Chefe do Estado-Maior das Forças Armadas, o General Humberto de Alencar Castelo Branco acompanhava os movimentos políticos da época, mas o fazia com a cautela que um de seus amigos, o coronel Vernon A. Walters, adido militar da Embaixada dos Estados Unidos, considerava "digna de um membro de estado-maior".
Alguns militares, mais interessados na deposição de João Goulart, achavam que tanta cautela era apenas a clássica posição de ficar em cima do muro para ver no que iam dar as coisas.
Depois de ouvir os principais discursos do comício, começou a esboçar um texto que seria transformado, a 20 de março, em "Instrução Reservada dirigida aos Exmos. Srs. Generais e demais militares do Estado-Maior do Exército e das Organizações Subordinadas".
Não era, ainda, um apelo ao rompimento definitivo das Forças Armadas com o governo.
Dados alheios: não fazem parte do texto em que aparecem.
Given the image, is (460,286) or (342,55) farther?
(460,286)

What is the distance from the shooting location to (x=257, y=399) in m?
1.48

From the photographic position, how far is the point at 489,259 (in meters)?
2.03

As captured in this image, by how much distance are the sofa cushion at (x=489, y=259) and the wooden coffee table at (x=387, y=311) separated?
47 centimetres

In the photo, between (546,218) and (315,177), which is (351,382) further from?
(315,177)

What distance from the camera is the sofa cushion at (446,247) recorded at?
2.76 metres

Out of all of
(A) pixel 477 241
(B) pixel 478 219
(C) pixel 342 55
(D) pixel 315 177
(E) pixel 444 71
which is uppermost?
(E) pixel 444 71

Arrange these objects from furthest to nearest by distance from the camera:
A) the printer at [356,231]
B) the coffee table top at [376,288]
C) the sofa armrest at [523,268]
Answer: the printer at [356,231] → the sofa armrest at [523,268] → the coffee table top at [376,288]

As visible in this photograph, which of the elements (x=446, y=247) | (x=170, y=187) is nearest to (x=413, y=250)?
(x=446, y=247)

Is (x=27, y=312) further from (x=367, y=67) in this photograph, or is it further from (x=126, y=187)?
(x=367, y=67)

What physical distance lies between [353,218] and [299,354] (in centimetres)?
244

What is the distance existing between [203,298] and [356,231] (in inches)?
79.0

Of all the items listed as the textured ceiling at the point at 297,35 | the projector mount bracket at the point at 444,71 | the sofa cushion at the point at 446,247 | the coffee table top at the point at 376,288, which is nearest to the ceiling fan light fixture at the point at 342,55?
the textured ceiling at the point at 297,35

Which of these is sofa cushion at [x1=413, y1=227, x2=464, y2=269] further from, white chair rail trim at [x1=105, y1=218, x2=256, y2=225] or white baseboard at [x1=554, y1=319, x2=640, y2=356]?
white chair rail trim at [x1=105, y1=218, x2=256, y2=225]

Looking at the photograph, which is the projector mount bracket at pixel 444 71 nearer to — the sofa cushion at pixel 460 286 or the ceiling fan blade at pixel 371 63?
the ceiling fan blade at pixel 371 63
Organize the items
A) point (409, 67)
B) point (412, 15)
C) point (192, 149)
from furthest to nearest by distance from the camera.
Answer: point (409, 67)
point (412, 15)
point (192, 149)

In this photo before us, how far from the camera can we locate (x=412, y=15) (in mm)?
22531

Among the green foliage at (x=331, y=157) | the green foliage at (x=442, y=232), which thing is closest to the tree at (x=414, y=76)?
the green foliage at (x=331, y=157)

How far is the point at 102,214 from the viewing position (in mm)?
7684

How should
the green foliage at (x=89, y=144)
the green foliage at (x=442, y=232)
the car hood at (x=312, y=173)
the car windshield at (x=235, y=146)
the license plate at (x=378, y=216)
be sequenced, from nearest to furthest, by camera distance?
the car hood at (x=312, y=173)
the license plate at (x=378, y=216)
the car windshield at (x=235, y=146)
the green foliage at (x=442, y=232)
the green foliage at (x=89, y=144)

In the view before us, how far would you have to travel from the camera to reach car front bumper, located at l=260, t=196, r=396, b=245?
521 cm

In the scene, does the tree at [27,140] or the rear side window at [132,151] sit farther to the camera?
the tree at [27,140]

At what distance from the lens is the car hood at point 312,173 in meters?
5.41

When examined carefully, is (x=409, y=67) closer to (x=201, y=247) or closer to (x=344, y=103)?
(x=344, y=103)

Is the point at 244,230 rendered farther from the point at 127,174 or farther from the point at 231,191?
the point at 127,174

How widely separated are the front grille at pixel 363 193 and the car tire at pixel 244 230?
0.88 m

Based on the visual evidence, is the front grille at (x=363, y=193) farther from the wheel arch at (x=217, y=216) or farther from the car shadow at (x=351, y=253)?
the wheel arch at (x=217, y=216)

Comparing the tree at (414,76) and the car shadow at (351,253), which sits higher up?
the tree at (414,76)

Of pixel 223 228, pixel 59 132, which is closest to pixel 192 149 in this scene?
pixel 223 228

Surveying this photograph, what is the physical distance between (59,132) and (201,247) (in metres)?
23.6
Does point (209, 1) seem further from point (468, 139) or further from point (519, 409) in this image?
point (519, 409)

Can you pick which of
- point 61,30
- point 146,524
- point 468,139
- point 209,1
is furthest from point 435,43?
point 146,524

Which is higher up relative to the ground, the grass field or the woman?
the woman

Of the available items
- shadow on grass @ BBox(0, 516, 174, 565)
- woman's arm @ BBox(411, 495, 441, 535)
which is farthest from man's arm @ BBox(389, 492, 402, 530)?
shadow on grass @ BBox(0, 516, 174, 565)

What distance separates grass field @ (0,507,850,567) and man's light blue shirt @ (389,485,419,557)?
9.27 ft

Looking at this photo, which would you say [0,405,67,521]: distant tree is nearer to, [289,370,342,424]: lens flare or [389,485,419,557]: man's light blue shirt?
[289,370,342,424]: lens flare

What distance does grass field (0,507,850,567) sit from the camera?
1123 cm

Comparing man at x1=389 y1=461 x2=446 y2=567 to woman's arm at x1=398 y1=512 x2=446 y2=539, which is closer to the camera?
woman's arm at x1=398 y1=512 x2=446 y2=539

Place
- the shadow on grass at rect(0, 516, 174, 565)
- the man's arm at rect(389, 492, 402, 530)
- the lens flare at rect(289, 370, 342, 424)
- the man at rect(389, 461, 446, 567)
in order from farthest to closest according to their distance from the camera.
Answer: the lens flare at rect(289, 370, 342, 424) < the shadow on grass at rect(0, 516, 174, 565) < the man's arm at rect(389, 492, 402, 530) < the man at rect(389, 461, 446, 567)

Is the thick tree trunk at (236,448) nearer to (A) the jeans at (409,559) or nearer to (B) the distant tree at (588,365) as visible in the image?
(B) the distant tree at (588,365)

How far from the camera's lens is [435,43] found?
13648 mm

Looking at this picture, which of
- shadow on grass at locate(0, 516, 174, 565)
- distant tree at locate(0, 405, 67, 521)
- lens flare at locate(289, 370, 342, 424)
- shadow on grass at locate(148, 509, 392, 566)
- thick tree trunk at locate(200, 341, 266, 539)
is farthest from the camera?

Castelo Branco gastou parte de sua noite na redação do documento, que é sucinto, bem exposto e, como diria o general Mourão Filho em seu diário, "não chovia nem molhava".
No Palácio Laranjeiras, João Goulart chegou esbodegado pelo cansaço e pelas emoções do comício. Vestiu o pijama e declarou à sua mulher: "Estou pregado!". E dormiu.
O fim de março se aproximava. A última semana do mês seria de recesso: a Páscoa cairia no dia 29.
A partir do dia 25, Quarta-feira Santa, o país na certa pararia -e a crise também. O santificado hiato faria bem a todos.
Membros do próprio governo, como Jango e Abelardo Jurema, ministro da Justiça, partiriam para descansar em fazendas de amigos. Diversos dispositivos militares estavam em alerta para desfechar um movimento. Alguns contra, outros a favor do governo. Estes, porém, limitavam-se a uma ficção na qual toda a esquerda acreditava.
De Juiz de Fora, em companhia de sua mulher, o general Olympio Mourão Filho, comandante do 4º Exército, foi visitar igrejas em Ouro Preto. O governador Magalhães Pinto, de Minas Gerais, mais esperto do que o general, costurava a conspiração golpista. Afinal, todos os dias são santos, dias do Senhor -ele não iria parar por causa de uma semana santificada ou não.
Na Barra da Tijuca, uma equipe dirigida por Glauber Rocha tomava as últimas cenas de Deus e o Diabo na Terra do Sol -mar virando sertão, sertão virando mar.
Brigitte Bardot passeava pelas praias de Búzios.
Os grupinhos de jovens, que começavam a assumir uma outra espécie de poder, ouviam o mais espantoso fenômeno musical daquela época: os Beatles, uns rapazes de Liverpool que, agrupados num conjunto de rock, cantavam "A Hard Day's Night".
Começava a noite de um dia muito difícil.